In this article, we paid tribute to Suzanne Somers, who died on October 15, 2023, one day before her 77th birthday, after a long battle with breast cancer. We learned about her life and career, her achievements and awards, her impact and legacy, her controversies and criticisms, and her personal and professional ups and downs. We also learned about her views and choices on health and wellness, and how she inspired millions of people with her alternative treatments and lifestyle.

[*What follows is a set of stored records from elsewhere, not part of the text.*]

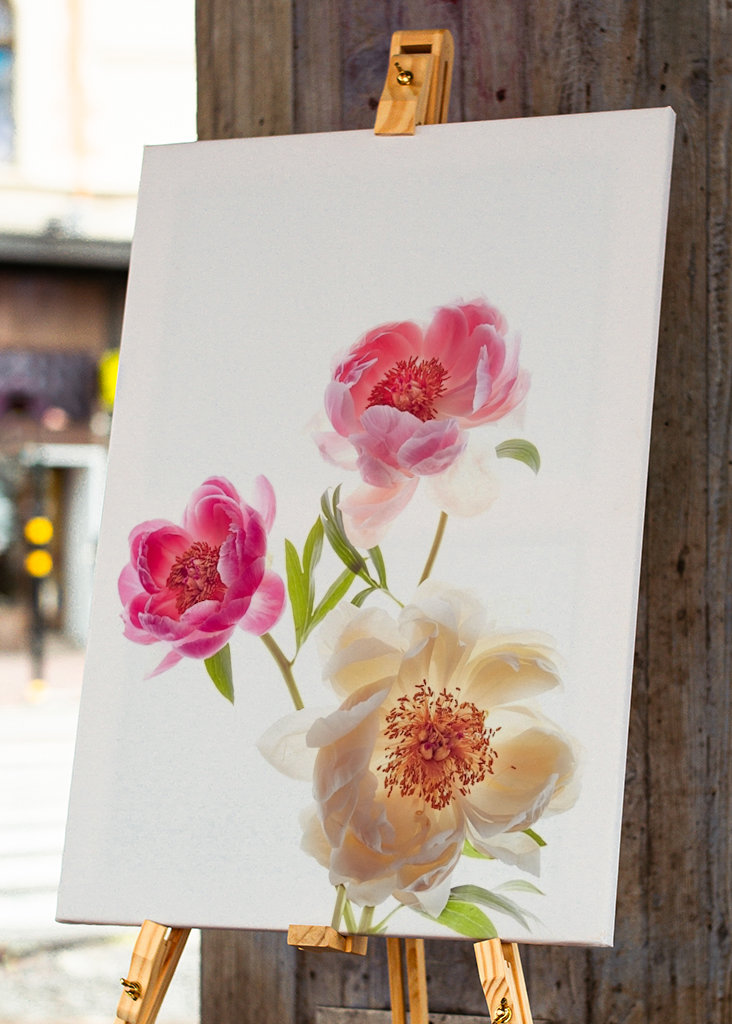 Flower-triptych CENTRE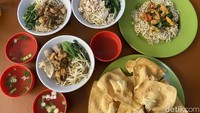 Menu yang ditawarkan oleh Mie Bejos adalah aneka varian bakmi dan Chinese food. Menunya memiliki kemiripan dengan tempat makan bakmi terkenal yang ada di mal. Foto: detikFood/Yenny Mustika Sari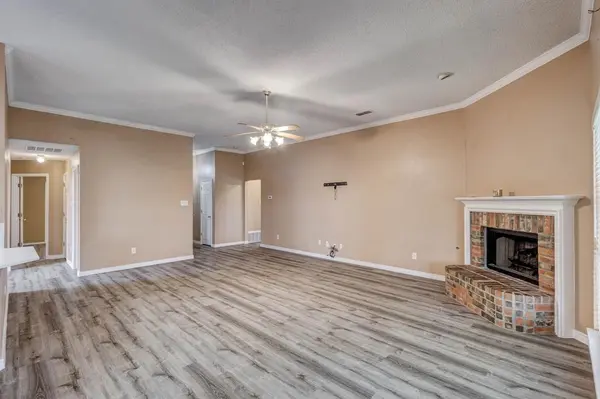 7708 Chandler Court, North Richland Hills, TX 76182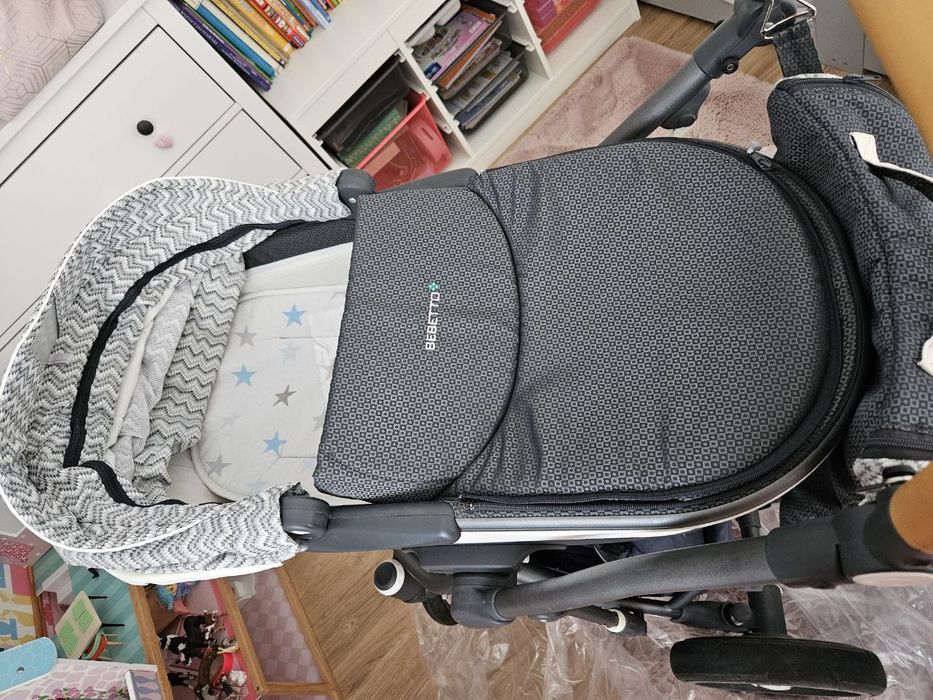 Wózek głęboki że spacerówką Bebetto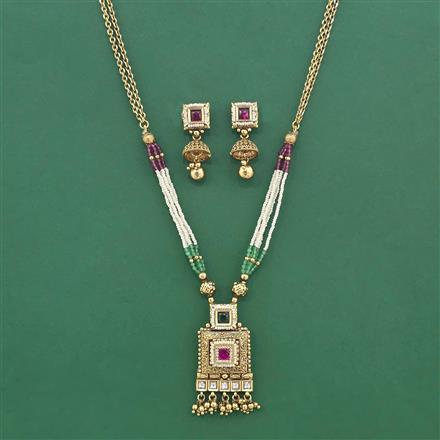 Antique Moti Pendant Set With Gold Plating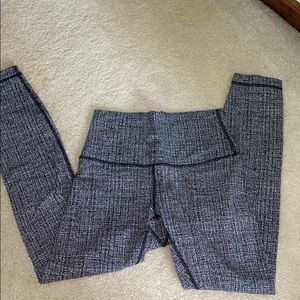 Size 4, never worn, Lululemon leggings 25”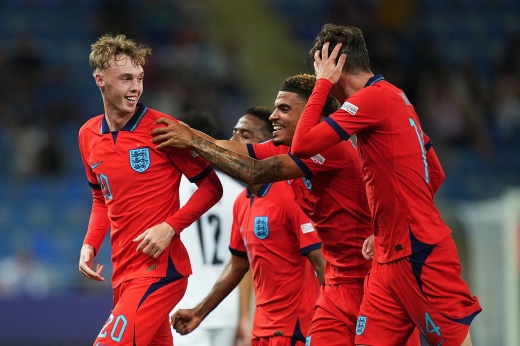 Англия влетела в финал Евро с двух ног. И даже сомнительный пенальти не пригодился!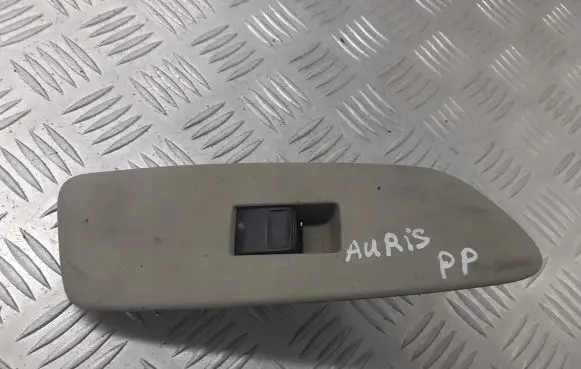 Toyota Auris 150 Electric window control switch 74231-12750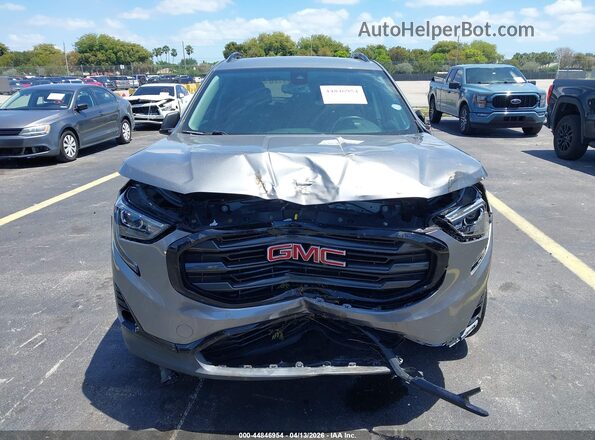 3GKALPEXXLL182487 2020 GMC TERRAIN Silver Вид спереду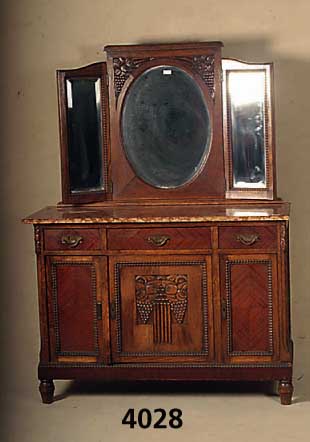 Frisierkommode, Frankreich, um 1920, ArtDeco , Eiche massiv, TÜr mit FrÜchteschnitzereien, Alters- und Gebrauchsspuren, SchlÜssel fehlt, ca. ...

We hope that this article gave you a better understanding and appreciation of Suzanne Somers, who was more than just a sexy icon on TV. She was also a health and wellness pioneer who advocated for natural and holistic approaches to healing. She was a survivor, a fighter, and a lover. She was a sexy icon and a role model. She was Suzanne Somers.

FAQ

Here are some frequently asked questions about Suzanne Somers and her life.

  • When and where was Suzanne Somers born?
  • Suzanne Somers was born on October 16, 1946, in San Bruno, California. Her birth name was Suzanne Marie Mahoney.
  • What were some of her most famous roles on TV?
  • Some of her most famous roles on TV were Chrissy Snow on Three's Company (1977-1980) and Carol Foster Lambert on Step by Step (1991-1998).
  • What were some of her best-selling books?
  • Some of her best-selling books were Keeping Secrets (1988), The Sexy Years (2004), Ageless (2006), Knockout (2009), and A New Way to Age (2020).
  • What were some of her controversial views on health?
  • Some of her controversial views on health were bioidentical hormone replacement therapy (BHRT) and alternative cancer treatments.
  • How did she die?
  • She died on October 15, 2023, one day before her 77th birthday, after a long battle with breast cancer. She passed away peacefully at her home in Palm Springs, California.